* Tasks to complete:
a: Answer these about the post on The Art of the Personal Essay:
(i) Who edited the anthology?
(ii) Which other anthology does the post say the same editor edited?
(iii) How many essays does the cover blurb say the anthology contains?
b: Rewrite part of the post on The Art of the Personal Essay. Begin at the words "Aside from the" and stop after "by Philip Lopate.", changing "adoration" to "admiration".
c: Recast the paragraph of the post on The Art of the Personal Essay that begins "The personal essay offers a feast" as a bulleted list of its main facts.

* Given passage:
◇ ◇ ◇ ◇ ◇ ◇ ◇

Aside from the fact that essays get little attention in the reviewing world, there are two reasons why I choose to focus on this literary form at RobAroundBooks. The first came about because of my adoration for the ‘father of the essay’, Michel de Montaigne, and the second, well that’s entirely down to this anthology – The Art of the Personal Essay (Anchor Books) edited by Philip Lopate.
It’s little wonder that this hefty tome convinced me to put more of my reading focus into essays. I’ve yet to read the entries contained within this particular anthology, but I already hold this book close to me as if it were a prized possession. This all seems a bit premature of me I know, but I think I have good reason. Not only does a quick sweep of the contents tell me that The Art of the Personal Essay is a comprehensive and wide-ranging study of the form, but through my affinity with anything New York City I already know that Philip Lopate has exquisite skill in editing anthologies (mainly through his editing of the equally weighty tome, Writing New York: A Literary Anthology (Library of America)). Before I go on to tell you something more of the content, I’ll let the cover blurb have its say:
The personal essay offers a feast of individuality, and The Art of the Personal Essay is the first anthology to celebrate this rich and vibrant literary form. More than seventy-five essays represent this robust tradition, beginning with influential forerunners from ancient Rome and the Far East and ranging from the mastery of the essay’s sixteenth-century founder, Michel de Montaigne, and the golden age of the English essay, to its variegated outcroppings in Europe, Asia, Latin America, and Africa and its efflorescence in the United States. With generous selections by writers from around the world, as well as an illuminating introduction by Philip Lopate, himself an acclaimed essayist, The Art of the Personal Essay is a landmark collection of brilliant, discerning, and immensely entertaining writing.

◇ ◇ ◇ ◇ ◇ ◇ ◇

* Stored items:
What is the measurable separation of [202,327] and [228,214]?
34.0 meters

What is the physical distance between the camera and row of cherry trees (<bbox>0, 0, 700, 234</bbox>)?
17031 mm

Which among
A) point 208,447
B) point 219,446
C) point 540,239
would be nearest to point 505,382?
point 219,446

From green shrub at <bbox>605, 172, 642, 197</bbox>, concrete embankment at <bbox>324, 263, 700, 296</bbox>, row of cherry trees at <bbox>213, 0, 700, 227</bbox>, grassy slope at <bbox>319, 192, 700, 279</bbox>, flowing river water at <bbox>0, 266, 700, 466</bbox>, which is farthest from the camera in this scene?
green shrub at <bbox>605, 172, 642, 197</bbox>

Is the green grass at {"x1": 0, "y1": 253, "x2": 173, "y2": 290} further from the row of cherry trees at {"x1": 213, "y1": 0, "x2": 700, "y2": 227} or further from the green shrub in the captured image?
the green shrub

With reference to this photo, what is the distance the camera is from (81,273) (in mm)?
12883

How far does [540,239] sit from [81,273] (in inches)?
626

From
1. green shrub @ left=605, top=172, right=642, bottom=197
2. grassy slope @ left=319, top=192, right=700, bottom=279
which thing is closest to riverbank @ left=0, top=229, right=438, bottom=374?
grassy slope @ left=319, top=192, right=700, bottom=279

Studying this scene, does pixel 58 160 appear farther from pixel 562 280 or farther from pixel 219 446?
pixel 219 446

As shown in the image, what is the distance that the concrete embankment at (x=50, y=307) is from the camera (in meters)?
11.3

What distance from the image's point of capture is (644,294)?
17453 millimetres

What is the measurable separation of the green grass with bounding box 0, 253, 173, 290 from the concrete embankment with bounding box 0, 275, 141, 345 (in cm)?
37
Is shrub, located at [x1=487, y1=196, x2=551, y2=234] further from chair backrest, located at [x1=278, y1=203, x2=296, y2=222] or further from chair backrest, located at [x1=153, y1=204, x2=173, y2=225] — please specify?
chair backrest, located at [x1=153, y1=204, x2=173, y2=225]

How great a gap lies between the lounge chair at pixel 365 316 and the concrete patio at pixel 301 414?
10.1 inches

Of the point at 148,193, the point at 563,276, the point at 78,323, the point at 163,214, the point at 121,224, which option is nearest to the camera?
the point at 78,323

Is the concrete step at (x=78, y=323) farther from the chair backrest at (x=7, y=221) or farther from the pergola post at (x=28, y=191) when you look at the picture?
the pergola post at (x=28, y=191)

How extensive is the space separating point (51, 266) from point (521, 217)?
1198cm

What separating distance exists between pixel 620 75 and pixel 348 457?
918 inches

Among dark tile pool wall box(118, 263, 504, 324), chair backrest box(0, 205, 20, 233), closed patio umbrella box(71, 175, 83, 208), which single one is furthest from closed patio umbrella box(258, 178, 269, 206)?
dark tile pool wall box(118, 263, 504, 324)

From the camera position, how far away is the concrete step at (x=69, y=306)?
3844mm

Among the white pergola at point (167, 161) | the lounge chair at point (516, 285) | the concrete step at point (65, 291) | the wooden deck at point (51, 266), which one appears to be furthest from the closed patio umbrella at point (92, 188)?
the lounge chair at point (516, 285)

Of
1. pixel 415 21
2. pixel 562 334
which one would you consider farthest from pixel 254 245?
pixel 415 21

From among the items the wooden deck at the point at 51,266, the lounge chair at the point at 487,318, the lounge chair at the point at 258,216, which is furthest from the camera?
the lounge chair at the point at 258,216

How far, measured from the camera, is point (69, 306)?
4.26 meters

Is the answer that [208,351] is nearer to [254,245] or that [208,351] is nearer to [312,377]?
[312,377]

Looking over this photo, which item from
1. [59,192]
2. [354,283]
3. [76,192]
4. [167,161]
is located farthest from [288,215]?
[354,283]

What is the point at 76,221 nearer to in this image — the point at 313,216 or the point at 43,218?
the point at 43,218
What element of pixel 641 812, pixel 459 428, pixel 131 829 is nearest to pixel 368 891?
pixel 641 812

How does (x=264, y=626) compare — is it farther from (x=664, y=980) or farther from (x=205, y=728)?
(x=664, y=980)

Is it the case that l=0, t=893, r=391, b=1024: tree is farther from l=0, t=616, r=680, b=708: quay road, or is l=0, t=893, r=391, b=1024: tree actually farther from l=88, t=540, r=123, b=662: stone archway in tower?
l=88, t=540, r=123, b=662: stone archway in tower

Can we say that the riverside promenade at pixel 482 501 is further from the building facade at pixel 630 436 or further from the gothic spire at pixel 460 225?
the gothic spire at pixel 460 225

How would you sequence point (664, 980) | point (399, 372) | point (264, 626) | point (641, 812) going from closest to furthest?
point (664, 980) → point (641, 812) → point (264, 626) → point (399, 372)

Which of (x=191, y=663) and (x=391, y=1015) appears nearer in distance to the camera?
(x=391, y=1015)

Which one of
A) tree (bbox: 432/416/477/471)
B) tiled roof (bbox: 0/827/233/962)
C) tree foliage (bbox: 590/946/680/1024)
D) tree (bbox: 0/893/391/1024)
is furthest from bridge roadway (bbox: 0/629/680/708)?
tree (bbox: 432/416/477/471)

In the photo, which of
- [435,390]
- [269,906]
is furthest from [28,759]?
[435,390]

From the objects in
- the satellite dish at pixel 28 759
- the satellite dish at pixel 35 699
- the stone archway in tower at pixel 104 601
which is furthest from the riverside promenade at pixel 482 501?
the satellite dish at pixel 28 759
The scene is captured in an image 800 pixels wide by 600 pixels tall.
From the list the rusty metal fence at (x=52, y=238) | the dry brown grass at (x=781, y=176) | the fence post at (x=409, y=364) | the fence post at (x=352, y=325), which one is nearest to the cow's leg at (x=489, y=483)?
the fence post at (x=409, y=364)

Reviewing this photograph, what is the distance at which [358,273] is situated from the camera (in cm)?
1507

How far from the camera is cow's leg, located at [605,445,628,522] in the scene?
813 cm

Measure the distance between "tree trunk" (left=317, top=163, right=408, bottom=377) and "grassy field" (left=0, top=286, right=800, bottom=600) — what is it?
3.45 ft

◇ ◇ ◇ ◇ ◇ ◇ ◇

* Solutions to the problems:
a:
(i) Philip Lopate
(ii) Writing New York: A Literary Anthology (Library of America)
(iii) More than seventy-five

b:
Aside from the fact that essays get little attention in the reviewing world, there are two reasons why I choose to focus on this literary form at RobAroundBooks. The first came about because of my admiration for the ‘father of the essay’, Michel de Montaigne, and the second, well that’s entirely down to this anthology – The Art of the Personal Essay (Anchor Books) edited by Philip Lopate.

c:
- The Art of the Personal Essay is the first anthology to celebrate the personal essay.
- It contains more than seventy-five essays.
- Its coverage begins with forerunners from ancient Rome and the Far East.
- It includes Michel de Montaigne, the essay's sixteenth-century founder, and the golden age of the English essay.
- It extends to essays from Europe, Asia, Latin America, Africa, and the United States.
- It has selections by writers from around the world.
- It has an introduction by Philip Lopate, himself an acclaimed essayist.